Las leyes laborales solo nombran al estado como beneficiario último de sanciones, impuestos, tasas y burocracias, sin hacer otra aportación que el expolio de la clase media, representada por el pequeño empresario, y en el autónomo, la mentira continuada sobre la preocupación por el trabajador, el engorde continuado de las arcas del estado y la persecución abusiva mediante el uso de recursos que pagan los mismos que son perseguidos y que tienen que defenderse, o indefenderse, en una situación de inferioridad de opciones y posibilidades. De las inmigratorias, es tal la vergüenza que me producen, por populistas, por mentirosas, por contrarias a su declarada intencionalidad, que prefiero soslayarlas.

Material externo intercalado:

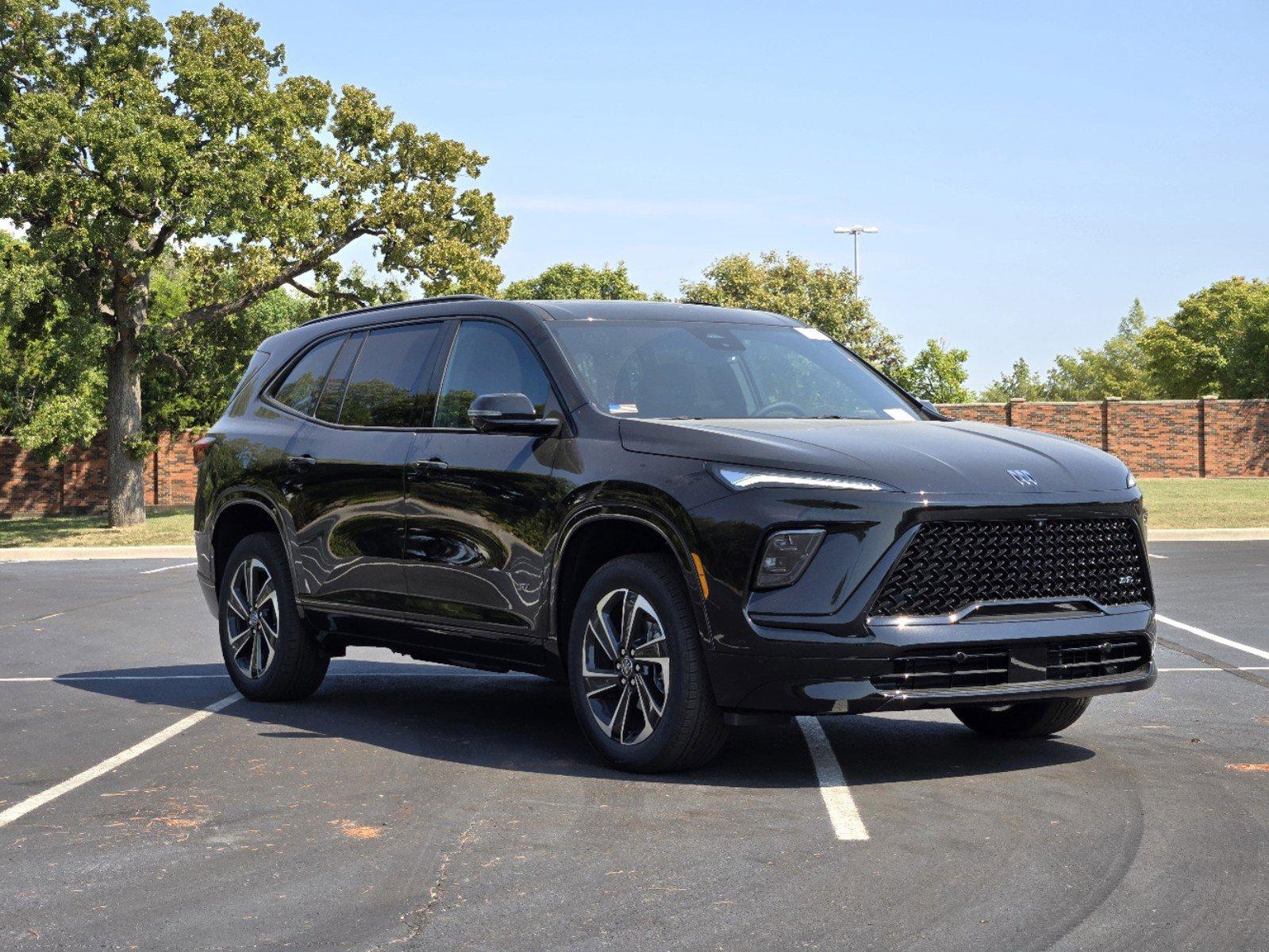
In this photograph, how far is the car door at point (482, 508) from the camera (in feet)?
24.0

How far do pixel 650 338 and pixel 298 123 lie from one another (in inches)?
1125

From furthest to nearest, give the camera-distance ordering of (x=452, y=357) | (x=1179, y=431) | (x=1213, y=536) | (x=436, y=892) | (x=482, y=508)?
A: 1. (x=1179, y=431)
2. (x=1213, y=536)
3. (x=452, y=357)
4. (x=482, y=508)
5. (x=436, y=892)

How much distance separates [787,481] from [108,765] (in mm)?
3373

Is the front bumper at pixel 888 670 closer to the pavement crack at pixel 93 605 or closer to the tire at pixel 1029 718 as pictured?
the tire at pixel 1029 718

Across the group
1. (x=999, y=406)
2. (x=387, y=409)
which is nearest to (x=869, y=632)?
(x=387, y=409)

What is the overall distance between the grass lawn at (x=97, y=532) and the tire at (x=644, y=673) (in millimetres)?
21587

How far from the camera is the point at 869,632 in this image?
20.3ft

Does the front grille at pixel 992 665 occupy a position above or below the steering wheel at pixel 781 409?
below

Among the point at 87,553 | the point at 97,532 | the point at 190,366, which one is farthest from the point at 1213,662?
the point at 190,366

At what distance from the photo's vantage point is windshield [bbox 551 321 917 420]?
7406 mm

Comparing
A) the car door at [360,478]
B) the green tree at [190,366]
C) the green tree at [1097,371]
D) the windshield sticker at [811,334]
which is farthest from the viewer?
the green tree at [1097,371]

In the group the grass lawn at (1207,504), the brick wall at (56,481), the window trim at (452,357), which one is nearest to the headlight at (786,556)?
the window trim at (452,357)

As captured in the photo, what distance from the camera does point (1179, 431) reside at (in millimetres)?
54438

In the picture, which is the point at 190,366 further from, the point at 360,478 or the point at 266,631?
the point at 360,478
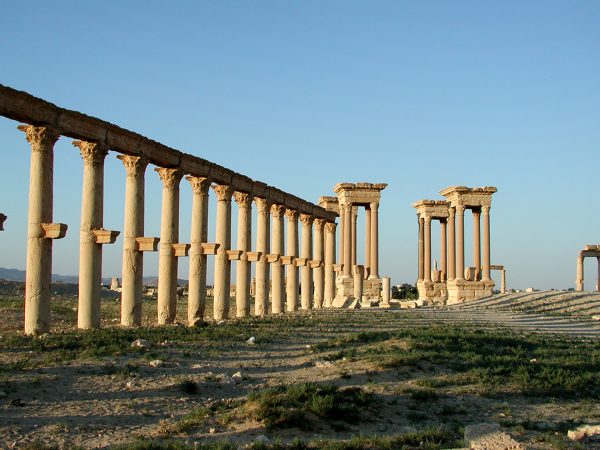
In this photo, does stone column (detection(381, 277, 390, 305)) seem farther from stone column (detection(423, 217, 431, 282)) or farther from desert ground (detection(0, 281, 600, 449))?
desert ground (detection(0, 281, 600, 449))

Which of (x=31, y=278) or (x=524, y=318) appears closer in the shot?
(x=31, y=278)

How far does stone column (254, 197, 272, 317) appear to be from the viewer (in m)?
40.2

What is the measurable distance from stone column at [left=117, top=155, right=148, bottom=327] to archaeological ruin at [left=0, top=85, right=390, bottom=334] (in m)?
0.04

Podríamos hablar, casi de forma idéntica, de las leyes alimentarias, que favorecen a la gran industria, a la industria de los ultraprocesados, frente a los pequeños productores de calidad. O de las leyes para mejorar el medio ambiente, que no logran ninguna mejora en el medio ambiente, pero van creando zonas elitistas que solo están al alcance de los más favorecidos, o promocionan el transporte colectivo, en un claro ataque a la libertad individual, erradicando vehículos en perfecto uso, solo por ser antiguos, mientras se otorga patente de corso, etiquetas ecológicas de libre acceso, a vehículos de lujo que instalan un pequeño motor eléctrico que dura unos pocos minutos, para pasar luego a la combustión tradicional y gran potencia, que contaminan infinitamente más que los antiguos en poder de ciudadanos con poco poder adquisitivo.
Y así podríamos seguir desgranando la gran mentira en la que vivimos, y que, por turnos, unos defienden y otros atacan, hasta que cambian las tornas y unos atacan y otros defienden, cuando tanto en un caso, como en el otro, ambos bandos tienen los mismos objetivos, desarrollados con métodos, en realidad con mensajes, diferentes.
Al final, y tal como ya nos anticipaba la fiesta de gala a beneficio de los huérfanos, y de los pobres de la capital:
“A las 10 de la mañana
los huérfanos trabajaban.
Y los pobres mendigaban.
Los invitados… RONCABAN”
En nuestro caso, a las diez de la mañana, de cualquier día, en cualquier lugar, los gobernados se peleaban, votaban y se insultaban. Y Los gobernantes hacían que gobernaban. Los dueños del mundo, complacidos… MIRABAN.
Sí, a ratos, viendo que todo seguía el curso previsto, también RONCABAN.